● **TASK DETAILS**: Quote everything in the article on autism in women and girls from "By: Dr Miriam" down to "the features manifest.", word for word.

ASD in Women & Girls

Updated: Oct 5, 2019




By: Dr Miriam Kirby, Clinical Psychologist


One of the first things I learned about autism was that there was a higher incidence in boys compared to girls. However, there is an emerging body of research and advocacy supporting the idea that autism may be under-diagnosed in girls because of differences in how the features manifest.


In practice, I have met and assessed many girls and women from late-childhood through to adulthood who have accessed a seemingly revolving door of mental health services trying to assess and treat features that are typically described as difficulties managing emotions, heightened anxiety, and often showing behavioural difficulties at home but not at school. The possibility of autism can be overlooked in girls because the social and behavioural features aren’t as overt or obvious compared to some of the common assumptions about autism.

● **DATA BELOW**:
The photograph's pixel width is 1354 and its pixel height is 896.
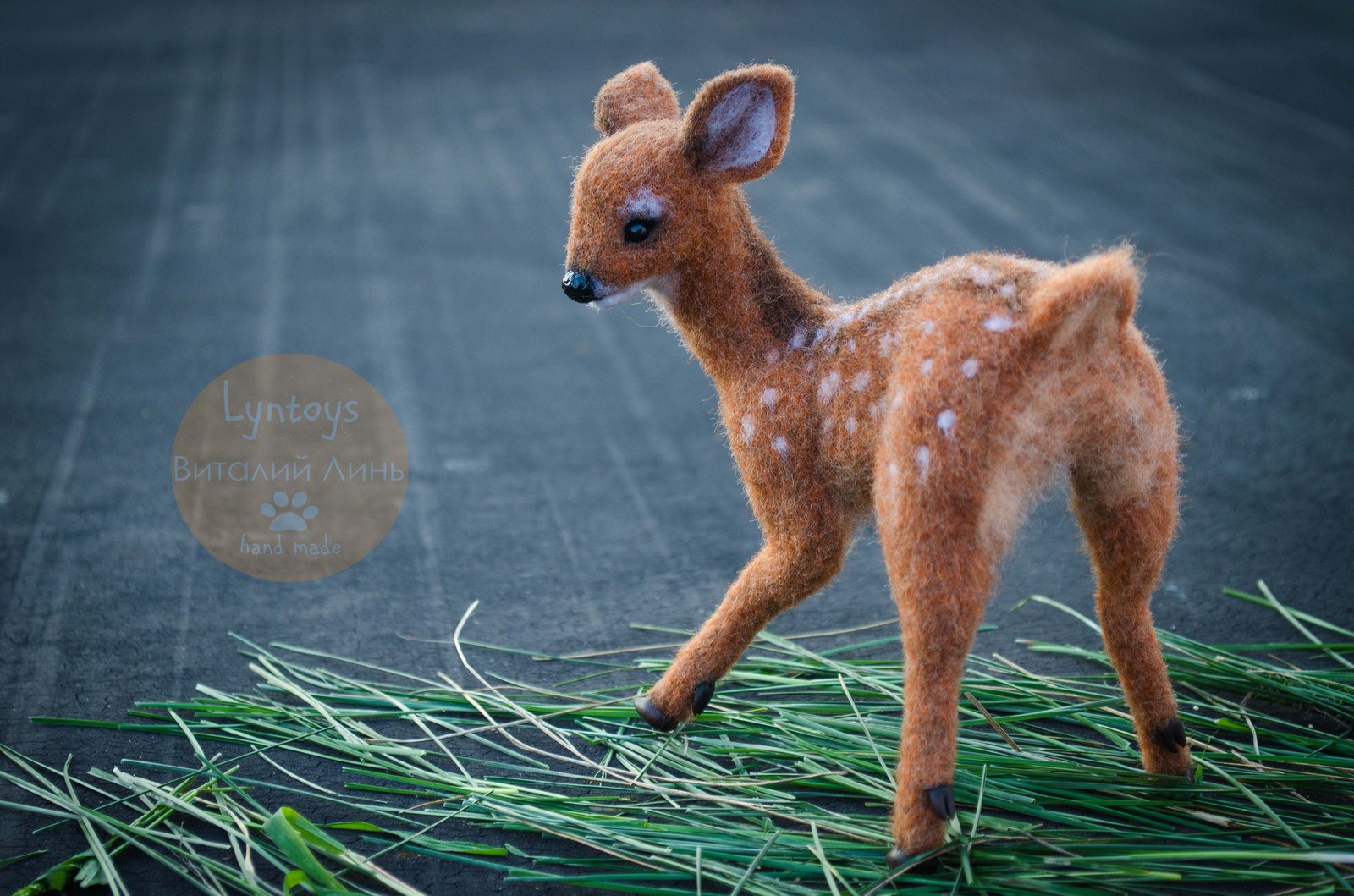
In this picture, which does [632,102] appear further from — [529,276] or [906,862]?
[529,276]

● **TASK SOLUTION**:
By: Dr Miriam Kirby, Clinical Psychologist


One of the first things I learned about autism was that there was a higher incidence in boys compared to girls. However, there is an emerging body of research and advocacy supporting the idea that autism may be under-diagnosed in girls because of differences in how the features manifest.